The HSOPSC survey results given in this study indicate that the ET should impose the following measures. (1) Allocate personnel and work time effectively. (2) Develop a nonpunitive culture, create an atmosphere for open communication, and establish a “blame-free” environment to help employees spontaneously report adverse events. (3) Focus on patient transfer and transitions through different hospital departments.

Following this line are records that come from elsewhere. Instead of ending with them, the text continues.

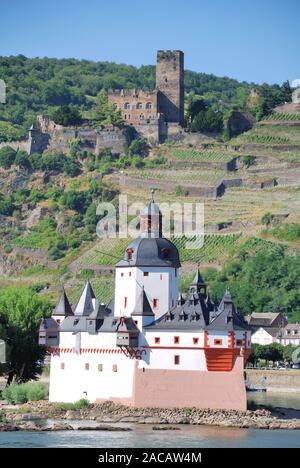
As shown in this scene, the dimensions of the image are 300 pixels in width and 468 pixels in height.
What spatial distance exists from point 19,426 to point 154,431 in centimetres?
567

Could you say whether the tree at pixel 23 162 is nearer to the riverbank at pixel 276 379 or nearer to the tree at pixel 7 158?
the tree at pixel 7 158

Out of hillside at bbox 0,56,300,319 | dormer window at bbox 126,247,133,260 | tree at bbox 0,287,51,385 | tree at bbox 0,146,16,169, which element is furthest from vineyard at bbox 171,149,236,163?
dormer window at bbox 126,247,133,260

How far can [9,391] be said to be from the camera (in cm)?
8519

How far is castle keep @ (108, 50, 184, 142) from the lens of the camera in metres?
159

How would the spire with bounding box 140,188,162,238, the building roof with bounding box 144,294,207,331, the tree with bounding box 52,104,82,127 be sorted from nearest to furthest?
the building roof with bounding box 144,294,207,331, the spire with bounding box 140,188,162,238, the tree with bounding box 52,104,82,127

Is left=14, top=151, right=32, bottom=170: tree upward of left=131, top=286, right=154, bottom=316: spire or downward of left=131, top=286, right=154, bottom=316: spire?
upward

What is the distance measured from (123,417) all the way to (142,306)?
17.4 feet

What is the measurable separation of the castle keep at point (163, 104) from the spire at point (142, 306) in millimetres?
77121

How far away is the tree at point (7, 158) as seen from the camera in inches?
6240

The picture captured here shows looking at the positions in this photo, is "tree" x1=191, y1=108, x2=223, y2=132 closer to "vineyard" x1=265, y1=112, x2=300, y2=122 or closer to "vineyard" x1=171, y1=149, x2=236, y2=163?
"vineyard" x1=171, y1=149, x2=236, y2=163

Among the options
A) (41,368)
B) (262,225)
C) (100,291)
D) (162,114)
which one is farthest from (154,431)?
(162,114)

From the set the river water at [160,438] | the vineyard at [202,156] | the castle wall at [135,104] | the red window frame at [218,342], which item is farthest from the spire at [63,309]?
the castle wall at [135,104]

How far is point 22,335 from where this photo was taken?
89.9 metres
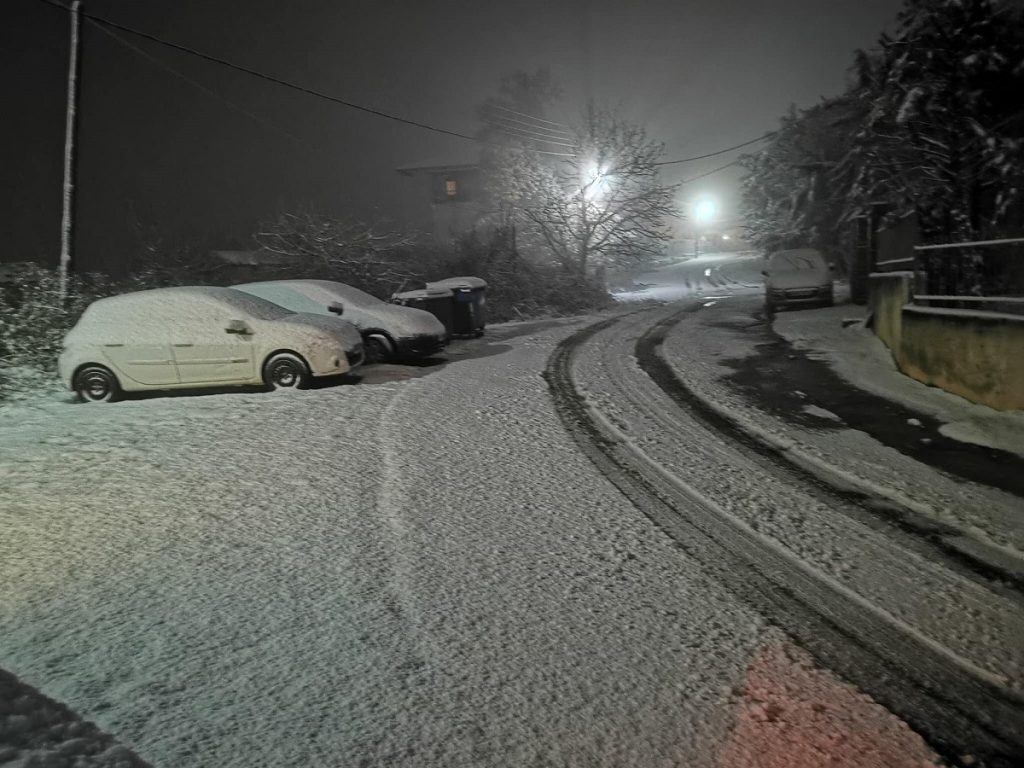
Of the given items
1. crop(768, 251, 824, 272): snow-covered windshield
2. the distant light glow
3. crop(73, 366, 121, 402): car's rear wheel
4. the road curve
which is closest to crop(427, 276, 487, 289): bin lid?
crop(73, 366, 121, 402): car's rear wheel

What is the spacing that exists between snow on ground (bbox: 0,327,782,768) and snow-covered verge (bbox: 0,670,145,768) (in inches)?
2.4

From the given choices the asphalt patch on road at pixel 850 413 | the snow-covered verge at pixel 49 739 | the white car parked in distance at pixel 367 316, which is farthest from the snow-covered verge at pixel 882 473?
the snow-covered verge at pixel 49 739

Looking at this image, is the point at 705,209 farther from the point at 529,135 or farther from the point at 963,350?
the point at 963,350

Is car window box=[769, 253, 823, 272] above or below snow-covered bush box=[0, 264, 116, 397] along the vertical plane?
above

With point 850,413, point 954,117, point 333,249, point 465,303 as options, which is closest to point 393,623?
point 850,413

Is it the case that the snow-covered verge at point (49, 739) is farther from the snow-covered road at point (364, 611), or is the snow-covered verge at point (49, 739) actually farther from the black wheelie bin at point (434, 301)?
the black wheelie bin at point (434, 301)

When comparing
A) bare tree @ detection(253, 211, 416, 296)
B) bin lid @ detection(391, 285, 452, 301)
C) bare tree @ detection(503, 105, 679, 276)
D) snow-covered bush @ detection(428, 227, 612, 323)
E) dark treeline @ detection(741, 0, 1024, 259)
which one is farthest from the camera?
bare tree @ detection(503, 105, 679, 276)

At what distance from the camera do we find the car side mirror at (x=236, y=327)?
28.4ft

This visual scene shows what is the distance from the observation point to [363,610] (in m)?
3.24

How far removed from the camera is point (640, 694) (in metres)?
2.60

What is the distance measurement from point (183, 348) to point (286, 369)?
1.36 m

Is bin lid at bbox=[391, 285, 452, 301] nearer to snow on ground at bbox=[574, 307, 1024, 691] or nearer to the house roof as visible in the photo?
snow on ground at bbox=[574, 307, 1024, 691]

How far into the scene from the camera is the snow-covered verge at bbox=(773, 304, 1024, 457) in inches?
256

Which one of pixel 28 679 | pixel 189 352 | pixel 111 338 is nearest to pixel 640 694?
pixel 28 679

Overall, a positive safety culture will improve the safety performance of patients treated with ECMO, which can help the ET improve the quality of medical care, reduce medical costs, and increase success rates.
Conclusions
Administrators in many countries are currently striving to improve patient safety and encourage healthcare providers to assess the current status of PSC. The employed patient safety culture assessment tool provided a means to understand what employees believe about and their behavior is toward patient safety. “Nonpunitive responses to errors,” “Hospital Handoffs and transitions” and “Staffing” generated so relatively low positive response scores that the studied ET should focus on solving these problems. Going forward, the leader of the ET should continue to regard PSC as a top priority, improve team member satisfaction, reduce staff burdens, standardize the transfer and handover process, and create a blame-free environment to facilitate event reporting.